Success of young students, no matter the discipline, is built on a solid foundation. Information is distributed to the student in a classroom/private lesson format and then reinforced with continued study outside of that class or lesson. In the case of music, which presents a vast array of high-level concepts combined with an intense demand of complex and simultaneous micro-motor skills, the reinforcement stage at home is a critical component of student success.
The irony of this cold and analytical summation of tasks is that both environments for the student, lesson and home, should be nurturing and loving environments that affords the student, no matter the age or level, a certain respect and authority in making his or her own musical decisions. Creating a space of love and respect in the classroom and at home builds a solid framework for learning through the student’s willingness to please and take responsibility for his or her own progress. The amount of confidence that can be built in a young student with the correct balance of guidance, nurturing and respect cannot be overestimated.

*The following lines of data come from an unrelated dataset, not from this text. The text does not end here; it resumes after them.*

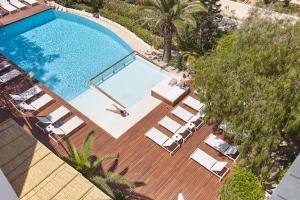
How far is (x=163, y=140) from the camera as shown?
19797 mm

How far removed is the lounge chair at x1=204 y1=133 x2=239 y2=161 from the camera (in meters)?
18.9

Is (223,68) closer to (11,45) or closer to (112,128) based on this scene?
(112,128)

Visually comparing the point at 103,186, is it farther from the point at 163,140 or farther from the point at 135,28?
the point at 135,28

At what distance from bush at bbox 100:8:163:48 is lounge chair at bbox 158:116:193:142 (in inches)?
325

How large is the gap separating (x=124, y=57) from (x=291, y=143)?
1301cm

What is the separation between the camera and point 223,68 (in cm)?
1530

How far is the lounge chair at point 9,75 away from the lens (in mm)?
24062

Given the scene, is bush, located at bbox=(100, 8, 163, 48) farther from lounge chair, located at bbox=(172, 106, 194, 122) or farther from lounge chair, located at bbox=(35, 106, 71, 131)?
lounge chair, located at bbox=(35, 106, 71, 131)

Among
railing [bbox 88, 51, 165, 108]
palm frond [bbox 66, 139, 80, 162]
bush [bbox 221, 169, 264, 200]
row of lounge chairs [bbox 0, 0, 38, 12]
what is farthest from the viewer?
row of lounge chairs [bbox 0, 0, 38, 12]

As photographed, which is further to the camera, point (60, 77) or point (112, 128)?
point (60, 77)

These are principles that are at the core of our teaching philosophy at NWMA. As I progress through my pedagogical course with university students at UBC, I am constantly reminded of the great work being done throughout North America, Asia and Europe in the pursuit of pianistic excellence in young children. These burning torches of pedagogical enlightenment must be passed to young teachers so that potentials are recognized, nurtured and realized. As we embark on another teaching year, our teachers, myself included, should strive to maintain a focus on the foundations of nurturing, respect and guidance while creating an open communication loop with parents that the home environment, where the great majority of growth occurs in music proficiency, is also a harbor of those same great characteristics that make for good weekly music lessons.